• [EXERCISE GOAL] Please reproduce exactly the lines that begin the listing below, up to and including the line where "common name: stump-tailed macaque" occurs.

··· DATA

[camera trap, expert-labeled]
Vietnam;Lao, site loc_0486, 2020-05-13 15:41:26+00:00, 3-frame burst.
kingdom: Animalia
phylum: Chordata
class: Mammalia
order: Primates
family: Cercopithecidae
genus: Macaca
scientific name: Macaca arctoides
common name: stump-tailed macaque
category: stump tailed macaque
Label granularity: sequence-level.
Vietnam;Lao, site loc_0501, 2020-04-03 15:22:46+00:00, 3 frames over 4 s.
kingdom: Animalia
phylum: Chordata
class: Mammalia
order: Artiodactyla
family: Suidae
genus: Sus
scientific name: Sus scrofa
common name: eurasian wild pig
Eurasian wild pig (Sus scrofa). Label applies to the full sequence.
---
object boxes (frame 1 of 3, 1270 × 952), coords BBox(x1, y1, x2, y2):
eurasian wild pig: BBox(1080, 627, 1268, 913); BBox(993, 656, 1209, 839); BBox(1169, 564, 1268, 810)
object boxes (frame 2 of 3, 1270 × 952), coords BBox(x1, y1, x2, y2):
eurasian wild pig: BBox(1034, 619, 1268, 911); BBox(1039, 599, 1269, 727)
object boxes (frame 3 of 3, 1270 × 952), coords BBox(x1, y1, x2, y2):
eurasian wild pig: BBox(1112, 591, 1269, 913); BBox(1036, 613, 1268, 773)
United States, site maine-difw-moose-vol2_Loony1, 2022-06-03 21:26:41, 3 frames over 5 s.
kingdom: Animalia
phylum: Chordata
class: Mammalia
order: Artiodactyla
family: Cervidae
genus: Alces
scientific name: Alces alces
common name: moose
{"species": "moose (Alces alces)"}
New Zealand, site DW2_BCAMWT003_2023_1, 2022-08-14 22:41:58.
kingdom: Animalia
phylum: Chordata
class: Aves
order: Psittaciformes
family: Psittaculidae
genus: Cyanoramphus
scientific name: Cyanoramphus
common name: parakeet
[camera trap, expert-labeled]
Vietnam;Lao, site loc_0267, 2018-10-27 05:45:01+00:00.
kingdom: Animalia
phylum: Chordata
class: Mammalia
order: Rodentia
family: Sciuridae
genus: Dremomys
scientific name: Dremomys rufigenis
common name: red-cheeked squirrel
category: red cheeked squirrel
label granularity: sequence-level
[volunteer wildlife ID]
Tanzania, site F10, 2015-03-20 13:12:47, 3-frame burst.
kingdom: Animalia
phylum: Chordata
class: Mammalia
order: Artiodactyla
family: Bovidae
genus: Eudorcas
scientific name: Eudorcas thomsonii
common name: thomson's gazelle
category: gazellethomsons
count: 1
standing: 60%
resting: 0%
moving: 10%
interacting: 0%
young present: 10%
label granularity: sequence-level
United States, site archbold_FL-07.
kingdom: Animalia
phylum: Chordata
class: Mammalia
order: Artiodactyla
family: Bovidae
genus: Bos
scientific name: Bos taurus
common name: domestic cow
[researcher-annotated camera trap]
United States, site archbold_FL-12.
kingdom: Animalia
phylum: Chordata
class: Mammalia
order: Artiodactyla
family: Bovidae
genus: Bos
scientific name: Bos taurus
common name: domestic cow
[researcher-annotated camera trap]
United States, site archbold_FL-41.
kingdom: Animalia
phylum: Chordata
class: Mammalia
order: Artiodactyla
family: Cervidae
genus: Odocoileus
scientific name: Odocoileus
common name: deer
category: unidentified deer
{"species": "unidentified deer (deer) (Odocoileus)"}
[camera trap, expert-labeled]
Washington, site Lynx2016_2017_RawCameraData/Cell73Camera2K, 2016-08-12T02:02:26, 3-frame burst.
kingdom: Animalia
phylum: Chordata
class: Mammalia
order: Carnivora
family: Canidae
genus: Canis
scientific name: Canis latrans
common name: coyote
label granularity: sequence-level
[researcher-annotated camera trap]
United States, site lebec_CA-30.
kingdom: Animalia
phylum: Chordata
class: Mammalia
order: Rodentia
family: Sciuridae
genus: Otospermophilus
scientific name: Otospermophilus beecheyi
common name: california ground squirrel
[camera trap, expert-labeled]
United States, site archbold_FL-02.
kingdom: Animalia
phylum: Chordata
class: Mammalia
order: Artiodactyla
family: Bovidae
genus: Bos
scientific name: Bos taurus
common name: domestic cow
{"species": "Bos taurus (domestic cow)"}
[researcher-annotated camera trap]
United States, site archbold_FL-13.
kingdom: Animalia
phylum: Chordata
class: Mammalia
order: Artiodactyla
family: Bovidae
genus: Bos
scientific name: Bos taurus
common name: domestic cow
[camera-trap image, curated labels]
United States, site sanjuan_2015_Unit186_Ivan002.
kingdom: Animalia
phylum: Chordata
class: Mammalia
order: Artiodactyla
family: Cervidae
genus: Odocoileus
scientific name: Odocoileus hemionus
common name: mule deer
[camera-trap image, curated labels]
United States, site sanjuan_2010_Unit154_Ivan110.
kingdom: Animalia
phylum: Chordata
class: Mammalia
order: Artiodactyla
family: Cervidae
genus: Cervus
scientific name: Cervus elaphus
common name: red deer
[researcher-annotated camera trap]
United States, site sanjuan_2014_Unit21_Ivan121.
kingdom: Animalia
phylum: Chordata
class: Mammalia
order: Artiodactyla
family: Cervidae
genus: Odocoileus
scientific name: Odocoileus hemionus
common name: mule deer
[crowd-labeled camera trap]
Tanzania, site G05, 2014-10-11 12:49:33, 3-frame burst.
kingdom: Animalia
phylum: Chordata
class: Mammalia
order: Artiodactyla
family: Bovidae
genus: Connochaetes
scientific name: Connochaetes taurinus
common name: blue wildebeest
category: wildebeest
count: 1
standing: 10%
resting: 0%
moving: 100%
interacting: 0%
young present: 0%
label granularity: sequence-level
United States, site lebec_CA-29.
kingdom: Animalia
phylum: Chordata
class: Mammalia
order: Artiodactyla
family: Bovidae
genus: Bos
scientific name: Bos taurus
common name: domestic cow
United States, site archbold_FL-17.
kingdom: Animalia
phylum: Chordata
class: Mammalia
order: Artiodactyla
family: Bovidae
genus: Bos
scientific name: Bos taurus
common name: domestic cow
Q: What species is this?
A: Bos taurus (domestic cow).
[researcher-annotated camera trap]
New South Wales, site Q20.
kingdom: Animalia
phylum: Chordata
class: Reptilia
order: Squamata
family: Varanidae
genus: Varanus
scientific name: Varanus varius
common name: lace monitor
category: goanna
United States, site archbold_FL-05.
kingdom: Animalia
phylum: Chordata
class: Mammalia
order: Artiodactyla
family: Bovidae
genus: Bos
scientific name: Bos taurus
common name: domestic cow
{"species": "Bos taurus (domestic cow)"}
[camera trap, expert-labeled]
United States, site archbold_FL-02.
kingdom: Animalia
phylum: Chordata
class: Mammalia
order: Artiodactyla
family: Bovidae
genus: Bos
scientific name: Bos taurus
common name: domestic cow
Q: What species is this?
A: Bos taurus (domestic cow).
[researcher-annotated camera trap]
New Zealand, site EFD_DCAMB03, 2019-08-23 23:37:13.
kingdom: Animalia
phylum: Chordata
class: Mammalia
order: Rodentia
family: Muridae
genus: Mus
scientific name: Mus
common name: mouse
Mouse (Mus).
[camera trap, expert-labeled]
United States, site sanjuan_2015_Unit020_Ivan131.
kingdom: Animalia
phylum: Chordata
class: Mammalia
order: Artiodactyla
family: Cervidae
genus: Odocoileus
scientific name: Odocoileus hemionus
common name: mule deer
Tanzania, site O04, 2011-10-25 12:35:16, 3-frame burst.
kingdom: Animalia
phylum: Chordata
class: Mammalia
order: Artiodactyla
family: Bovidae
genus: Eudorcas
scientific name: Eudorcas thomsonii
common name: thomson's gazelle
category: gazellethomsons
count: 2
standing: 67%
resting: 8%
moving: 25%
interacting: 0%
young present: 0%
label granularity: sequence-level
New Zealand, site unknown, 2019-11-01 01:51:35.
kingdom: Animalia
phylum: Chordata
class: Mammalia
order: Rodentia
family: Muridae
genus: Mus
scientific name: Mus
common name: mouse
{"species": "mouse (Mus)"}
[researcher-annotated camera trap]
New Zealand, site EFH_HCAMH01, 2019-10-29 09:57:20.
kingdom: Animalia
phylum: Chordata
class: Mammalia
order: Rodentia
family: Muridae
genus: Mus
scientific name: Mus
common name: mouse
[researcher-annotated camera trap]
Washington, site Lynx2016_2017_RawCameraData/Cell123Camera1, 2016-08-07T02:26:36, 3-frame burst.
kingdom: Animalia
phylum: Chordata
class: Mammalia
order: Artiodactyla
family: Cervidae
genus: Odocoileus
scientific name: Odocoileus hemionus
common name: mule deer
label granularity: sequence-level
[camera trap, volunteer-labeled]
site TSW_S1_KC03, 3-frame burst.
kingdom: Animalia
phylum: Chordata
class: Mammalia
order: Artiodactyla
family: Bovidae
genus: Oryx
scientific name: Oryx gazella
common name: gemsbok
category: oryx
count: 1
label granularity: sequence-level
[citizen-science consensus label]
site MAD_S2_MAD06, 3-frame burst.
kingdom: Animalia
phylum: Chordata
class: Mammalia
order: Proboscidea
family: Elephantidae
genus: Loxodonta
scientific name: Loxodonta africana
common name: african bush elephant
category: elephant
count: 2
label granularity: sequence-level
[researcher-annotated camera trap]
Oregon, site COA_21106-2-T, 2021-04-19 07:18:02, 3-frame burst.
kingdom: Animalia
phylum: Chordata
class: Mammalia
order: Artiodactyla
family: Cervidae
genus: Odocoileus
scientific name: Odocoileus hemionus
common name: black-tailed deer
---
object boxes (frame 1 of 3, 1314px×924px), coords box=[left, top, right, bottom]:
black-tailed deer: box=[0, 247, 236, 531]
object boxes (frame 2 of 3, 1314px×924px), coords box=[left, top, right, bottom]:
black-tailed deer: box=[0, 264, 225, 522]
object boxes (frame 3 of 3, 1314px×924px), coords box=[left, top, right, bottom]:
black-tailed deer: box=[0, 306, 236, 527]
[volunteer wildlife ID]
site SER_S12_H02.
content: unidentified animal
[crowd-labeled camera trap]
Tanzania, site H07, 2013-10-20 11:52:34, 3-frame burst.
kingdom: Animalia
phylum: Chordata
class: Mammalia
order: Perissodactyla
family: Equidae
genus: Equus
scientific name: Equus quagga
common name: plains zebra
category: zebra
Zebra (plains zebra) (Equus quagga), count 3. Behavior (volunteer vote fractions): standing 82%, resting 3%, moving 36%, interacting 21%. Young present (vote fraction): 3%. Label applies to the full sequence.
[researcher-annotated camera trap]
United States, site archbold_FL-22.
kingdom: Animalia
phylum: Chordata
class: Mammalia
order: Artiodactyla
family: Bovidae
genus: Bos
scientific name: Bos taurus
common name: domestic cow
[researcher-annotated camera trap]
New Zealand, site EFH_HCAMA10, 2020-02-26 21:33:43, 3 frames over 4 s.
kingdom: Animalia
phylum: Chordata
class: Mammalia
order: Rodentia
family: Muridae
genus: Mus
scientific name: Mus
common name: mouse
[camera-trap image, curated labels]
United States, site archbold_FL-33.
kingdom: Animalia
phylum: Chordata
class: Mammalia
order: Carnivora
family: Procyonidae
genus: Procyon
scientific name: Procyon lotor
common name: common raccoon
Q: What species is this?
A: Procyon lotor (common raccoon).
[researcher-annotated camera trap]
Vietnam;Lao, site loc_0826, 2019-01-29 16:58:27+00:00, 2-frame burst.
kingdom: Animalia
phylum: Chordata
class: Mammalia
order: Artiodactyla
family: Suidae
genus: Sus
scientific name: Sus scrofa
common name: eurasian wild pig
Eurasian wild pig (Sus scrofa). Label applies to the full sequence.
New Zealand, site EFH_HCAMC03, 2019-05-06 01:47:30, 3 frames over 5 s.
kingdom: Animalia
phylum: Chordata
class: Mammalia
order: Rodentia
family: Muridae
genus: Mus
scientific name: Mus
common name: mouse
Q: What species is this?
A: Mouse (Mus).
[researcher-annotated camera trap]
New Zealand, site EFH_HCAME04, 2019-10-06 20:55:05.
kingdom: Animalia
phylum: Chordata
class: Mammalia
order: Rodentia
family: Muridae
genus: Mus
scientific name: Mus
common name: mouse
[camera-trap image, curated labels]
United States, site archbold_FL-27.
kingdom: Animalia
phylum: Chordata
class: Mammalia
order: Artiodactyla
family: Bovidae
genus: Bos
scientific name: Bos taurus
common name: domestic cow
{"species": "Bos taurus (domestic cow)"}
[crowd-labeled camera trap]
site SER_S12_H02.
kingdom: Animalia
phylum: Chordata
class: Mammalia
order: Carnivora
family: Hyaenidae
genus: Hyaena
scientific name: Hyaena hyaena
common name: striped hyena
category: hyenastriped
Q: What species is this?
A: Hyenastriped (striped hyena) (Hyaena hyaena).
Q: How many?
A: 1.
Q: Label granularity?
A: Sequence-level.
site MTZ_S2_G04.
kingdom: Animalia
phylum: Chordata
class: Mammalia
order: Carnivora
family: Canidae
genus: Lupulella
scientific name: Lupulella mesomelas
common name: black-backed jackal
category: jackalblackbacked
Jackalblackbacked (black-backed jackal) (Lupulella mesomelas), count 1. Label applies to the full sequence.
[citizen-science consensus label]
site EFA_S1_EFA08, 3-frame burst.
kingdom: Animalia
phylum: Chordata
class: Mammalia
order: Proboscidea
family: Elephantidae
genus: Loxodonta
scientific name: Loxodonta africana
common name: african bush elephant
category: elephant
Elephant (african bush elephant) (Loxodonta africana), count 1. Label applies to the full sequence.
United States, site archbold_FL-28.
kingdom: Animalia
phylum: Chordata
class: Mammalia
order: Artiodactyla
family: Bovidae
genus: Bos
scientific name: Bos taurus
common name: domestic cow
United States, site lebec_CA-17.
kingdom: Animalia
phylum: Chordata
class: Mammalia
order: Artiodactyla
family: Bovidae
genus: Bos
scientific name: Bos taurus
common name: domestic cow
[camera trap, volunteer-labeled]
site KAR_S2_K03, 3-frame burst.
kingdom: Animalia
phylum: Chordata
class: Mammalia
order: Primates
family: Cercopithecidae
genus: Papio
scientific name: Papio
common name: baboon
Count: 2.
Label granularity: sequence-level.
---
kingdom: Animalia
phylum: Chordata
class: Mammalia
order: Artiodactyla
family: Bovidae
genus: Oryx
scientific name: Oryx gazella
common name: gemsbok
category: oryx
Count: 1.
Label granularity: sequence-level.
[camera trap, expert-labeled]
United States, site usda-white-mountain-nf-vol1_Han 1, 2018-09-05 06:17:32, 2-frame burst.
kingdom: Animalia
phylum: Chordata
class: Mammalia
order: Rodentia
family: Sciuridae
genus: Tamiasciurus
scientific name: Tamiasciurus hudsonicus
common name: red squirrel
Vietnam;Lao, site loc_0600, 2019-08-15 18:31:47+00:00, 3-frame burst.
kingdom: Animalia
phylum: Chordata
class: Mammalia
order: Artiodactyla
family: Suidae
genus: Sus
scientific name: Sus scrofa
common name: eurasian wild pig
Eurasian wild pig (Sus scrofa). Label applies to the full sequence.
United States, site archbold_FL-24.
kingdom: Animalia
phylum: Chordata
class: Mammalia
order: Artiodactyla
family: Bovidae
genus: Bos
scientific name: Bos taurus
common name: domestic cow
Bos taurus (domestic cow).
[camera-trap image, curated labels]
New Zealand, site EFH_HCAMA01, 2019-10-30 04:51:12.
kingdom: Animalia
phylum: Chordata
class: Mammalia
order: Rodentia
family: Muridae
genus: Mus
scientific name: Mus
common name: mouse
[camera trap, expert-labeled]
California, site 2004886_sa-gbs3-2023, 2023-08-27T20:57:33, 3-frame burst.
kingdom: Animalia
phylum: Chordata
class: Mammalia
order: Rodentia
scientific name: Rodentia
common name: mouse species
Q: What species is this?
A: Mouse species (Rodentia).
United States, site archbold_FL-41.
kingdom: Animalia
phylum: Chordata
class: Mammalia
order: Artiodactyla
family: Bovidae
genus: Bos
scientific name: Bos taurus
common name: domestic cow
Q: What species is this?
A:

······

• [TASK RESPONSE]
[camera trap, expert-labeled]
Vietnam;Lao, site loc_0486, 2020-05-13 15:41:26+00:00, 3-frame burst.
kingdom: Animalia
phylum: Chordata
class: Mammalia
order: Primates
family: Cercopithecidae
genus: Macaca
scientific name: Macaca arctoides
common name: stump-tailed macaque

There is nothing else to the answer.